= Mnesarchus of Athens =

Greek Stoic philosopher (c. 160 – c. 85 BC)

Mnesarchus or Mnesarch (Μνήσαρχος, Mnēsarkhos), of Athens, was a Stoic philosopher, who lived c. 160 – c. 85 BC.

==Biography==
Mnesarchus was a pupil of Diogenes of Babylon and Antipater of Tarsus. Cicero says that he was one of the leaders of the Stoic school (principes Stoicorum) at Athens together with Dardanus at a time when Antiochus of Ascalon was turning away from scepticism (c. 95 BC). He was the teacher of Antiochus for a time, and he may also have taught Philo of Larissa. After the death of Panaetius (109 BC), the Stoic school at Athens seems to have fragmented, and Mnesarchus was probably one of several leading Stoics teaching in this era. He was probably dead by the time Cicero was learning philosophy in Athens in 79 BC.

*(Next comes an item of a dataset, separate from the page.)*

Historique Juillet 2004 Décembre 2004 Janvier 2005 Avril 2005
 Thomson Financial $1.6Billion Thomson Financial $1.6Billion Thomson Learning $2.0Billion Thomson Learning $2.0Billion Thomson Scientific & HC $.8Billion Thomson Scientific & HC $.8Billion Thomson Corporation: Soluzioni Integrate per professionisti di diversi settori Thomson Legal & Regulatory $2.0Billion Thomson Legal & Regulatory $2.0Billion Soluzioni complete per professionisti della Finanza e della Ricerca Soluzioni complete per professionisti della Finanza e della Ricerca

Cicero mentions him several times and seems to have been familiar with some of his writings: Mnesarchus himself, said, that those whom we call orators were nothing but a set of mechanics with glib and well-practised tongues, but that no one could be an orator but a man of true wisdom; and that eloquence itself, as it consisted in the art of speaking well, was a kind of virtue, and that he who possessed one virtue possessed all, and that virtues were in themselves equal and alike; and thus he who was eloquent possessed all virtues, and was a man of true wisdom.